BARNSLEY Hospital is falling short of NHS targets for patients at A and E being seen within a four-hour period - and one person waited more than 12 hours to be seen.

Although performance had improved when comparing July to August’s 71.9 per cent, it then dropped to 66 per cent for September.

Both are well below an NHS target of 95 per cent.

Fewer patients visited A and E at Barnsley last month - and attendances were lower than over the same period last year, figures reveal.

NHS England statistics show 8,269 patients visited in September - a drop of one per cent on the 8,324 visits recorded during August - and seven per cent lower than the 8,872 seen in September 2021.

Attendances were above the levels seen two years ago - in September 2020, there were 7,605 visits to A and E.

A total of 440 patients waited longer than four hours, and one person was delayed for more than 12 hours.

A Barnsley Hospital report said: “Trust performance remains extremely variable and is 33rd out of 109 in England.

“Ambulance handover performance remains below the national objective of 95 per cent of handovers within 30 minutes.

“However, performance did improve over the previous month to 70.4 per cent of ambulances turned around.”

NHS membership organisation NHS Providers said long waits in A and E are a ‘symptom of massive pressure right across the health and care system’.

A spokesperson from NHS Digital added: “The median time to treatment was 84 minutes.

“The median average is used to ensure figures are not skewed by particularly long or short waiting times.

“Around seven per cent of patients left before being treated.

“NHS staff have been working incredibly hard to bust the Covid backlogs and have treated more than 15 million patients in the last year.

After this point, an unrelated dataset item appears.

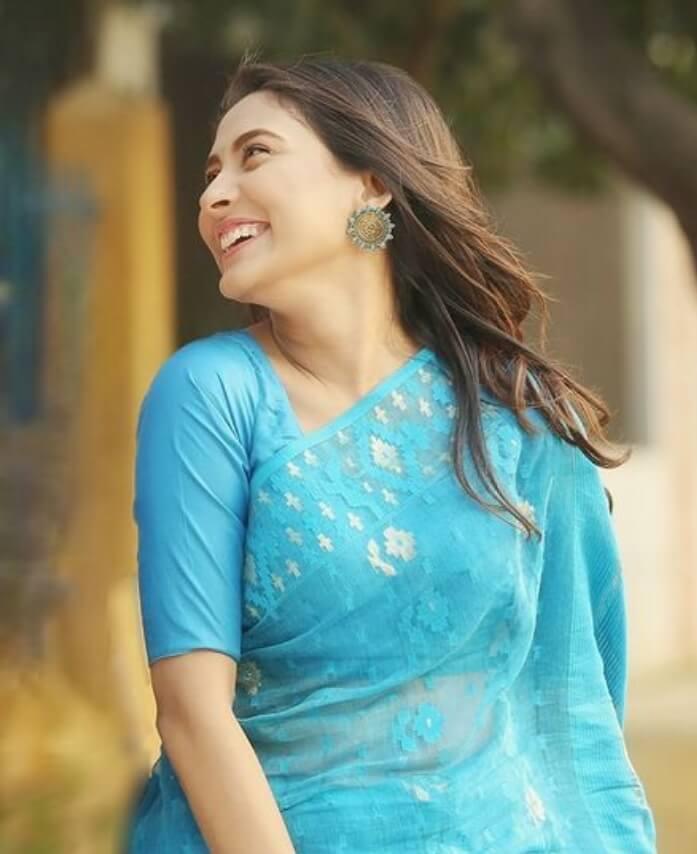 Mehazabien Chowdhury beautiful Saree Pic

“Our community diagnostic centres have delivered over 1.5 million additional checks since July 2021, and the number of people waiting more than two years for treatment has dropped by more than 80 per cent since February.”

Critics had cited some doctors’ alleged reluctance to see people in-person at GP surgeries due to the pandemic, while those who have been unable to secure a face-to-face appointment instead turned to the A and E department, forcing a knock-on impact on its response times.

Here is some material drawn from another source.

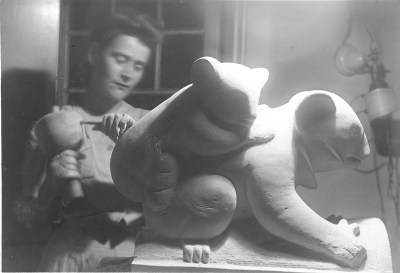 Sibyl Barsky at work on a sculpture for the Pittsburgh Federal Arts Project, 1930s. Sibyl Barsky Grucci Photographs, MSP 423, Detre Library & Archives at the History Center. Gift of Sibyl Barsky Grucci.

Over the 12 years of Conservative government, public satisfaction with services has fallen from 77 per cent in Labour’s last year in government, to just 38 per cent now, the lowest level since the survey began in 1983, according to Barnsley East MP Stephanie Peacock.

“The government has admitted it is failing to meet its manifesto pledge to recruit more GPs,” she added.

“Under the Conservatives, the number of GPs is falling and hundreds of practices have closed since the 2019 general election.

“As a result, many ‘GP appointments’ held today are not with a GP.

“We need more GPs here in Barnsley and across the country.

“A Labour government will give the NHS what it needs to see people on time, as opposed to the Conservative government that consistently over promises and under delivers.”